With new technology, we have acquired new fixtures; for example, the articulating flat-screen TV mount in the living room. What about that built-in, enterprise-grade wireless router? The above list of fixtures is certain to grow.
Chattel and cattle are personal property.
Fixtures are “affixed” to interior walls or exterior grounds. In contrast, personal property is “movable” such as a dining room table or a lawn mower. The movable items are also referred to as “chattel” – a word derived from French via Latin. It is the source of the English word cattle. All livestock is considered personal property because it moves or can be moved. The sale of personal property is a separate transaction between seller and buyer without any involvement of the real estate agents.

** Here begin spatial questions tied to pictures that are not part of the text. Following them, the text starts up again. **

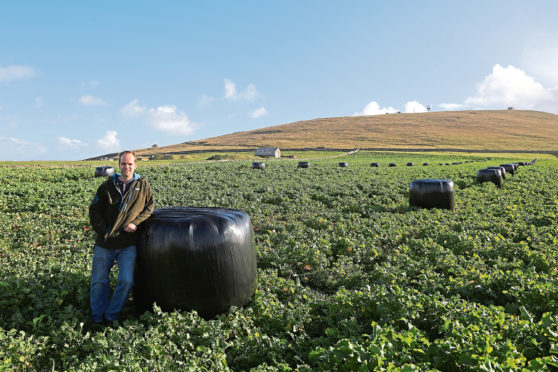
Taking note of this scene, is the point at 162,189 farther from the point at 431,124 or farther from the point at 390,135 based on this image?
the point at 431,124

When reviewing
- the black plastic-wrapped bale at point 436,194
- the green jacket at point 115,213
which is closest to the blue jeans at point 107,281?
the green jacket at point 115,213

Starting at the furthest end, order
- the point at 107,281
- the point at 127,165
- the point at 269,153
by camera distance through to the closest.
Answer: the point at 269,153
the point at 127,165
the point at 107,281

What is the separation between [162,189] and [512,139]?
13649cm

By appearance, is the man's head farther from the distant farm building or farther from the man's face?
the distant farm building

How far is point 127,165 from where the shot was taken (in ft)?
19.1

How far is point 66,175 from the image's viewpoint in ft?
82.1

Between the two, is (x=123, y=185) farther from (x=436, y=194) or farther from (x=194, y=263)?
(x=436, y=194)

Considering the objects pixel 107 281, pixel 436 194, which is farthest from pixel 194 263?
pixel 436 194

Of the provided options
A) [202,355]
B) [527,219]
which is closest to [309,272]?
[202,355]

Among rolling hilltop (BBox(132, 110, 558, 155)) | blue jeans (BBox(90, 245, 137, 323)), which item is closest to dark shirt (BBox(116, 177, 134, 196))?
blue jeans (BBox(90, 245, 137, 323))

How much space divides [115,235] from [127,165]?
1139 mm

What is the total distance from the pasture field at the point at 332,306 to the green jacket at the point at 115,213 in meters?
1.20

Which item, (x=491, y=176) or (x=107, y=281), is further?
(x=491, y=176)

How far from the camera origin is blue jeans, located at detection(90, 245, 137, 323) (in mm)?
5617
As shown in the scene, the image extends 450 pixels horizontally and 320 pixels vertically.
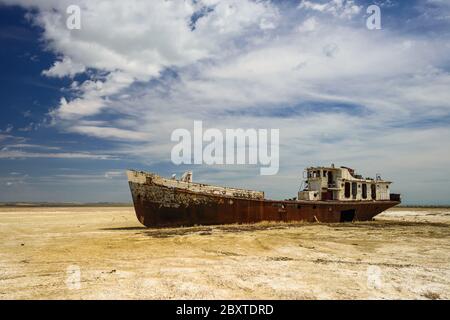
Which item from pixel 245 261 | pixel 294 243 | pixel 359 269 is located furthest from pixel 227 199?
pixel 359 269

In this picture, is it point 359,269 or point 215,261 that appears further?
point 215,261

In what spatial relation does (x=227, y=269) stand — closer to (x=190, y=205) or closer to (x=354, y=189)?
(x=190, y=205)

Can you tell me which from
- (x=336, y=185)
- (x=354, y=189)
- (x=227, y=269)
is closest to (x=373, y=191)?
(x=354, y=189)

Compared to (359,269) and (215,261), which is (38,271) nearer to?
(215,261)

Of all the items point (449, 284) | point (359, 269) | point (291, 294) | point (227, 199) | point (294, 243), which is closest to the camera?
point (291, 294)

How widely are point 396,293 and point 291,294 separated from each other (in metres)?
1.94

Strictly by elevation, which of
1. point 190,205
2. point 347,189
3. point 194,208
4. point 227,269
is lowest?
point 227,269

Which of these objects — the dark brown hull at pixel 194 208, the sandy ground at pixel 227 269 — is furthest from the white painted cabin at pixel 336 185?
the sandy ground at pixel 227 269

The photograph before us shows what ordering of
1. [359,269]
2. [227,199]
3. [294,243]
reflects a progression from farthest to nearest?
[227,199] < [294,243] < [359,269]

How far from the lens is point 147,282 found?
7234mm

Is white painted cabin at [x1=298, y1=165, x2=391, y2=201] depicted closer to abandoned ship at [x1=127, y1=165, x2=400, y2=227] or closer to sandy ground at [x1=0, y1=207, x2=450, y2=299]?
abandoned ship at [x1=127, y1=165, x2=400, y2=227]

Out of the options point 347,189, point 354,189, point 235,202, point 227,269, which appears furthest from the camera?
point 354,189

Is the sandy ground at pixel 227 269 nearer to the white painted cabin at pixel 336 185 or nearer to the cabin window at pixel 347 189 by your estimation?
the white painted cabin at pixel 336 185

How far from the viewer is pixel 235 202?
65.8 ft
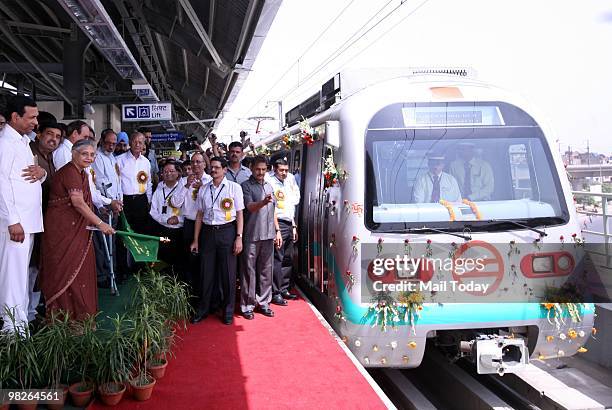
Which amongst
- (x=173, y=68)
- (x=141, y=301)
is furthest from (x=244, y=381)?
(x=173, y=68)

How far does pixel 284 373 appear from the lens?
4.00 metres

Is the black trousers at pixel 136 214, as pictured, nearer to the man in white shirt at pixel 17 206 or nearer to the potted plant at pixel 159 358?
the man in white shirt at pixel 17 206

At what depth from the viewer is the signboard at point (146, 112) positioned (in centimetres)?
1132

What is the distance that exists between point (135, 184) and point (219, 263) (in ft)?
6.01

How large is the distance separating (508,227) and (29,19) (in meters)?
9.73

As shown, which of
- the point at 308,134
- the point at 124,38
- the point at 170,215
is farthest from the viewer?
the point at 124,38

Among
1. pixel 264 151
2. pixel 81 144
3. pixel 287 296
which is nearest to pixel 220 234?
pixel 287 296

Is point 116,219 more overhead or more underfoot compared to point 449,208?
more underfoot

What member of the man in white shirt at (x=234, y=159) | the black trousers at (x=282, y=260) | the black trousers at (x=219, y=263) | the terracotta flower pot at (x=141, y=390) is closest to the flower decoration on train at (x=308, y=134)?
the man in white shirt at (x=234, y=159)

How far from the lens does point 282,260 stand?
618 cm

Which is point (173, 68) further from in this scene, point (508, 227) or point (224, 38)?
point (508, 227)

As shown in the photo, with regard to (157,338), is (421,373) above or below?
below

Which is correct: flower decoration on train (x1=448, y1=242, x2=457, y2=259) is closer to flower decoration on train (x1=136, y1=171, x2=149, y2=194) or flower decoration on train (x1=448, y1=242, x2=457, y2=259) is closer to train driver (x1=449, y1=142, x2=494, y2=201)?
train driver (x1=449, y1=142, x2=494, y2=201)

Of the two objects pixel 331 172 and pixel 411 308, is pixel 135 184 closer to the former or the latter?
pixel 331 172
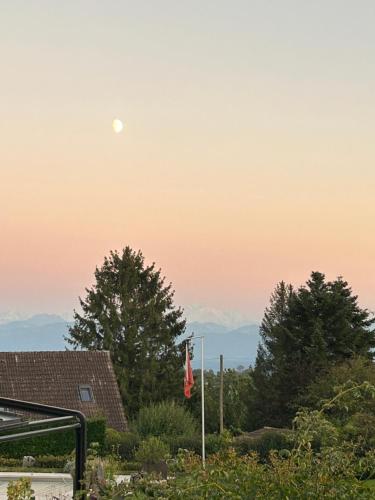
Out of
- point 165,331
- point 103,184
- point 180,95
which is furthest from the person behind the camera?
point 165,331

The contract trumps the listing.
To avoid any misunderstandings, the seller should label all fixtures that will not stay in the home or on the grounds. More importantly, the seller should provide a list of all excluded fixtures as an addendum to the Purchase and Sale Agreement. Before writing an offer, the buyer’s agent should point out what appliances are included and which ones are not.
When it gets tricky.
The buyer wants the washer and dryer and has included them in the offer. Neither appliance was listed in the listing because the sellers wanted to take them to their next home. If the seller overlooks that the buyer has checked washer/dryer on page one of the Purchase and Sale Agreement, both appliances must stay with the sale of the home. But what if the seller had marked the washer and dryer with a sign “washer and dryer are not staying with the home?” What if the seller complies with the letter of the contract and leaves the buyer with a much older, used washer and dryer?
Specify what you are not buying.
The standard Optional Clause of the Purchase and Sale agreement says that “any personal property, fixtures or other items remaining on the property when possession is transferred to the buyer shall thereupon become the property of the buyer and may be retained or disposed of as buyer determines. However, the seller shall clean the interiors of any structures and remove all trash, debris, and rubbish on the property prior to buyer taking possession.” In other words, a buyer should also specify in writing the items the seller must remove prior to closing. As the buyer, you do not want to inherit those large drums in the backyard.
Above all: keep the perspective
Details matter and nobody likes an unpleasant surprise. Still, both buyer and seller should focus on the big picture. It simply may not be worth arguing over a $500 appliance when the price of the property is at least a thousand times more. When all else fails, an experienced real estate agent will step up to the plate.